▸ **TEXT EXTRACT**
— START —
Your post reminded me of C.S. Lewis' Weight of Glory. I was reading along thinking of him and then you inserted his quote...I knew then that we are indeed somehow kindred spirits. I weep every time I read this essay. I leave you with these words of Lewis': These things—the beauty, the memory of
our own past—are good images of what we really desire; but if they are mistaken for the thing itself they turn into dumb idols, breaking the hearts of their worshippers. For they are not the thing itself; they are only the scent of a flower we have not
found, the echo of a tune we have not heard, news from a country we have never yet visited...We do not want merely to see beauty, though, God knows, even that is bounty enough. We want something else which can hardly be put into words—to be united with the beauty we see, to pass into it, to receive it into ourselves, to bathe in it, to become part of it..." I believe with all of my heart that the suffering you are experiencing with Katherine is ushering you into the beauty that only the Lord can bring. It is at times a terrible beauty. But oh so worth the price, is it not?
— END —
▸ **SUPPLIED INFORMATION**
— START —
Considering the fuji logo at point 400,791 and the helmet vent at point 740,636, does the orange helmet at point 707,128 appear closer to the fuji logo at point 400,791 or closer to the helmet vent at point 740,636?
— END —
▸ **WRITTEN PROBLEM**
Could you pick up the comment on C.S. Lewis' Weight of Glory and carry it on from its final sentence? The data here was drawn from a separate source.

▸ **OUTPUT FOR THIS EXERCISE**
Kim said...

Mom,

Can you tell that I am saturated in Lewis? I LOVE that quote from A Weight of Glory. Gorgeous. Yes, we are kindred spirits indeed! (Makes me cry, too.) You are the second person this week to remind me of that essay. I'm going to dig it out and re-read it.

Susan,

Love this story. Crazy! Can you believe the lengths to which we will go in order to secure our children's happiness? How much further will the Father go on our behalf!

Anne Henderson said...

LOVE C.S. Lewis!!!
A favorite C.S. Lewis quote:
"What are we to of make of
Jesus Christ? . . .
The real question is not what
we are to make of Christ,
but what is He to make of us?"

Debi Jacobs said...

I agree with you Kim...Maranatha.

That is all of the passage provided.